The next chapter, TypeScript Basics, gives you a quick overview of the language.
Part I is structured linearly, with each chapter building upon the previous one. However, don’t feel guilty skipping chapters if you are already familiar with a topic.
If you plan to follow along and implement the compiler described in this book (or a similar one), I recommend first to read Part I without writing any code. Then you can go back to the beginning and start implementing the compiler while skimming Part I again.
The book uses the parser combinators approach to create the parser; however, if you know a different technique, feel free to use it instead.

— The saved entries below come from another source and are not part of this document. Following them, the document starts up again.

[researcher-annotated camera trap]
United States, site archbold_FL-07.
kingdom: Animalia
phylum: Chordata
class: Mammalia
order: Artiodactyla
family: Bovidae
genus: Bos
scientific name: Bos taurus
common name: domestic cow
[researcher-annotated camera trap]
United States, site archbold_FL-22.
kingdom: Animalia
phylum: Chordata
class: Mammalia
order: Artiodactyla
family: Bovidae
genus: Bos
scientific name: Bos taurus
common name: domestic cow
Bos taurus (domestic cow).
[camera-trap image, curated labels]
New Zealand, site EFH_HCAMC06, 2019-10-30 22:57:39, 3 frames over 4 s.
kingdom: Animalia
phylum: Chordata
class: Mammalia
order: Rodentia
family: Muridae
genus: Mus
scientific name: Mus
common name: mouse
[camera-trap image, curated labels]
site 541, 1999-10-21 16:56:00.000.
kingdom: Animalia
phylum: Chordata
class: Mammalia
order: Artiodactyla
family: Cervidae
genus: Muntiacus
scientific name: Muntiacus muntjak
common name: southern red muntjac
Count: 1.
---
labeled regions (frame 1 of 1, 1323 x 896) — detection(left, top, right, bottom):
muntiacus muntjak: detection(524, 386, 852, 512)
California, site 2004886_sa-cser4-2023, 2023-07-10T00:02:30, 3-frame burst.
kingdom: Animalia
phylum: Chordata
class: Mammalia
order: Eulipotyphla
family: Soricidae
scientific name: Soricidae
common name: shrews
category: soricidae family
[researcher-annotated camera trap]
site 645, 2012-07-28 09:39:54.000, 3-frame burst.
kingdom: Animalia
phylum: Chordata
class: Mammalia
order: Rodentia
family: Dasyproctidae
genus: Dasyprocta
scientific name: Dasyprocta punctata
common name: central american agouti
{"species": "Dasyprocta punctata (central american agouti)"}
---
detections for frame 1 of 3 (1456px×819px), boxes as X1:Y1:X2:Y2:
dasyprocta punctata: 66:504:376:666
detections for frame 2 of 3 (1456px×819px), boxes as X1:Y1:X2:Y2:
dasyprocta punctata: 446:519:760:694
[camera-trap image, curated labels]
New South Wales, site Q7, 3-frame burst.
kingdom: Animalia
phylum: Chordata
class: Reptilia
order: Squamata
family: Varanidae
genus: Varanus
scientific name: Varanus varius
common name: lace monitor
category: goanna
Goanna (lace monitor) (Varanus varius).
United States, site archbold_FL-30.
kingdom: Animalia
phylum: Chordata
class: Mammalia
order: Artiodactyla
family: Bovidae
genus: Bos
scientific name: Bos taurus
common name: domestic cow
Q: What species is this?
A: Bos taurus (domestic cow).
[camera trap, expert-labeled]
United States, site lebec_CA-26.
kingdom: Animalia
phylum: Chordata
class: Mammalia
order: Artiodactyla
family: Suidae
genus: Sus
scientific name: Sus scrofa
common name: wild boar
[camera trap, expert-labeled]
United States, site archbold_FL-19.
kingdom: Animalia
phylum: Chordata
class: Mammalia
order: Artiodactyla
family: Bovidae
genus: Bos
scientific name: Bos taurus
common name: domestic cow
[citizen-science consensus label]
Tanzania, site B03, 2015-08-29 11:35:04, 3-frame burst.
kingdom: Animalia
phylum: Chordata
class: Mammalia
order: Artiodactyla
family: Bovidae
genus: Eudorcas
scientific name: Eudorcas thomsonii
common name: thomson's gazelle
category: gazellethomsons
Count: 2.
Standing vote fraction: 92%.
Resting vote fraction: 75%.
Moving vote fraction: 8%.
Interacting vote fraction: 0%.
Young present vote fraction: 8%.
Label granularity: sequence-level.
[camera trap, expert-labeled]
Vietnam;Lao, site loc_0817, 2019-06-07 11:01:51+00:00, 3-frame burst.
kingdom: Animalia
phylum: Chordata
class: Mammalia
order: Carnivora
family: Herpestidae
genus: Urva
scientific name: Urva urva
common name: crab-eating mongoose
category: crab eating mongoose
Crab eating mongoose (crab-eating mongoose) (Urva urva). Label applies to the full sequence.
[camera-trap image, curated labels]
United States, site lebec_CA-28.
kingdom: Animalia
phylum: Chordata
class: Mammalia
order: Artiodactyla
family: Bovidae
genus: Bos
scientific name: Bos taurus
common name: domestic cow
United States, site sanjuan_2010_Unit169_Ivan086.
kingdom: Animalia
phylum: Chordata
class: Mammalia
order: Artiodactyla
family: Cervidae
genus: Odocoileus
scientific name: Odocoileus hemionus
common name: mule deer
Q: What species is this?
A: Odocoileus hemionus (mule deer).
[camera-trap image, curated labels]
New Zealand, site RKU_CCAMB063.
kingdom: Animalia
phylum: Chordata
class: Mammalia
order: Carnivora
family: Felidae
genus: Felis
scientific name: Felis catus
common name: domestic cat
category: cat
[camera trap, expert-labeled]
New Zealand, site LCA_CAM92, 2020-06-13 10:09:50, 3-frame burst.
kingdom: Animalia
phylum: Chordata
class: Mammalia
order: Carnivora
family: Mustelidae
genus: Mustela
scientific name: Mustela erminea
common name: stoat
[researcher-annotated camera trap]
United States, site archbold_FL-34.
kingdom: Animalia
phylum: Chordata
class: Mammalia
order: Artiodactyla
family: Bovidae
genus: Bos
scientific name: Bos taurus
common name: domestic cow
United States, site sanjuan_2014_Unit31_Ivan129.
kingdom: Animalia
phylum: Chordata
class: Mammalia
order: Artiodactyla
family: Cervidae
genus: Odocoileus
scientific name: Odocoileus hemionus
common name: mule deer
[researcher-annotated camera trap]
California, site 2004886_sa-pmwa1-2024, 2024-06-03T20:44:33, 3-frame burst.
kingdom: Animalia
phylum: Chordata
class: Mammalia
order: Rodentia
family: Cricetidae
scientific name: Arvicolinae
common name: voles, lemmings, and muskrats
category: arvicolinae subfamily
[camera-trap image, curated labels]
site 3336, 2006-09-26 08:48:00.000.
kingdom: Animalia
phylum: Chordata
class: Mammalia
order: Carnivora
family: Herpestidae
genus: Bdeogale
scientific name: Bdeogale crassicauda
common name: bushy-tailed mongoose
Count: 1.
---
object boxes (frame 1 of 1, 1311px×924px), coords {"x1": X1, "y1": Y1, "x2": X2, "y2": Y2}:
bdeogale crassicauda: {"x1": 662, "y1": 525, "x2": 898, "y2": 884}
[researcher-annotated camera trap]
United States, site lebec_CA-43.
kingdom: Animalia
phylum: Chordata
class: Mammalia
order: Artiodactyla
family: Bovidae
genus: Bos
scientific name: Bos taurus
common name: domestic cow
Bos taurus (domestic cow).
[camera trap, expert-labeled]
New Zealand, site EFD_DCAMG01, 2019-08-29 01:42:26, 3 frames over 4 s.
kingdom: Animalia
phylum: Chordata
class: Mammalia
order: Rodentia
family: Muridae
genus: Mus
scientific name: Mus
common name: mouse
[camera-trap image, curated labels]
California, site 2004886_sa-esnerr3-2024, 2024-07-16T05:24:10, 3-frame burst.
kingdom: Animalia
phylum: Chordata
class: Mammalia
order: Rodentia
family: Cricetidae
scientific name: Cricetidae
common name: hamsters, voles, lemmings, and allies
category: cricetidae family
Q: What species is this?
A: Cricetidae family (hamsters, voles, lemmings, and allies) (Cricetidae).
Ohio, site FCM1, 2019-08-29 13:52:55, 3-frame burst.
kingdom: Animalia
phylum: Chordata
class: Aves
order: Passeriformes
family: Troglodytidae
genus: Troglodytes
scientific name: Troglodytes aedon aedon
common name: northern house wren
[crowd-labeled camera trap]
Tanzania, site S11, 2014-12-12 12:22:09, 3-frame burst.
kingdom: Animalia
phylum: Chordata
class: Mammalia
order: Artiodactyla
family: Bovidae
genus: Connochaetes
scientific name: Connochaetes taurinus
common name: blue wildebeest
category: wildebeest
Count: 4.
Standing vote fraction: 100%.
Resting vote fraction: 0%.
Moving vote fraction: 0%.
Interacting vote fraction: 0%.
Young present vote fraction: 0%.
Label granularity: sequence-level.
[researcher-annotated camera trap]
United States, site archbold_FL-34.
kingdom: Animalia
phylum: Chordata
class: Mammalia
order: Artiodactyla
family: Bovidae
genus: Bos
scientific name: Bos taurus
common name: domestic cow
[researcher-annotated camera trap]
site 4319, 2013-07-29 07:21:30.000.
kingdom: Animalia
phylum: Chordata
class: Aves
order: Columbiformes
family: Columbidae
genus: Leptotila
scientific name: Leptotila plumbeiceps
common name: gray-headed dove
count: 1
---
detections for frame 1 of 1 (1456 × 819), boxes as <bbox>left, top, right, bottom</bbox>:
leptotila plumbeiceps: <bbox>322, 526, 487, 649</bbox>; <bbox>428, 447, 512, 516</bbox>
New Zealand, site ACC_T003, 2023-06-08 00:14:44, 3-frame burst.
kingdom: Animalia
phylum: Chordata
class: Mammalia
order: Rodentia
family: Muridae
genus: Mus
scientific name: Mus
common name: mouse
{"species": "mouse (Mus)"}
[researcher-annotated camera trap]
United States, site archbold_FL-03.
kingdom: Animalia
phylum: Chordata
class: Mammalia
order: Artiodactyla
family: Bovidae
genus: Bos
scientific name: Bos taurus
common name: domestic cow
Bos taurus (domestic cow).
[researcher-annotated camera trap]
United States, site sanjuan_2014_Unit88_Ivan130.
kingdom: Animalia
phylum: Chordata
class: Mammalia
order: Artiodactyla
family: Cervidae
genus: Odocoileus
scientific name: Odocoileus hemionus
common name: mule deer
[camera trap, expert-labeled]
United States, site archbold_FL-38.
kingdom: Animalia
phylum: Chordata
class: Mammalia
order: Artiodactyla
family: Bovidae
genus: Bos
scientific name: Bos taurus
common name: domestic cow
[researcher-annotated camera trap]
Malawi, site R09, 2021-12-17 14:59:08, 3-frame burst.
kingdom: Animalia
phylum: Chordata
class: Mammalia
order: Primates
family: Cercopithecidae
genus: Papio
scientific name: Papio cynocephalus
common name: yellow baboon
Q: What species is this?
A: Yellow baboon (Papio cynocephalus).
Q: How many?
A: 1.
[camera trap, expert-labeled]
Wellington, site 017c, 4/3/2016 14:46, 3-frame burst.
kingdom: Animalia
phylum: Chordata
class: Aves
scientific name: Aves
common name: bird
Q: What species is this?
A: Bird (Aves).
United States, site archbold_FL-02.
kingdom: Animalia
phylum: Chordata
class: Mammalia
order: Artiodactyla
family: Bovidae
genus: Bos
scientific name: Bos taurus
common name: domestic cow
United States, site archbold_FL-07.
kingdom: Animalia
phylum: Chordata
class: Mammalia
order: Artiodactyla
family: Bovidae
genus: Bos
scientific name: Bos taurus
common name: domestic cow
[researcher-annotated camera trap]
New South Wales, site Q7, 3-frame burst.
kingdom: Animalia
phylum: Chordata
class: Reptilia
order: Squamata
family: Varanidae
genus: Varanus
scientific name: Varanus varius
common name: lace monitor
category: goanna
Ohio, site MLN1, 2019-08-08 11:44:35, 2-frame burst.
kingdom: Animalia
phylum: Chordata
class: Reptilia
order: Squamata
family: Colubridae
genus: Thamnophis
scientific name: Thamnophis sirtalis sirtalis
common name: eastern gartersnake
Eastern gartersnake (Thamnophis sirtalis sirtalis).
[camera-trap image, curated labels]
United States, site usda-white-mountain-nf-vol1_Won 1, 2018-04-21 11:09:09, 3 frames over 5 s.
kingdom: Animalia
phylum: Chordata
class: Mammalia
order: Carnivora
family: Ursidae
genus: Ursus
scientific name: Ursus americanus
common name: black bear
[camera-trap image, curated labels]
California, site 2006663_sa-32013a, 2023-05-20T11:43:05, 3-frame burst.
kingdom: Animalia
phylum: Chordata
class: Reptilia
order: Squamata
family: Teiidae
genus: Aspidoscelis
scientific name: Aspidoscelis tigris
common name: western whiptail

The book is also sprinkled with the tree types of notes.
Note
These are general notes.
Explore
The Explore notes contain suggestions and ways to try out things on your own. You might find them useful for practicing and building your confidence, or you might find it more fitting to have a minimal working compiler first, and only then optionally come back to these.
Well, actually…
These contain some pedantic notes which are beside the point, but the book would be incomplete without them.
We will also use code folding in the code snippets. We will use ellipsis (…
) to denote that some code in a snippet was omitted, usually because it was already shown before.
function factorial(n) {
var result = 1;
while (n != 1) {…} // Here
return result;
}
Part II is structured in mostly independent sections. Feel free to reach just for the parts you are interested in. No need to read both about static typing and dynamic typing if you want to focus only on one of these topics.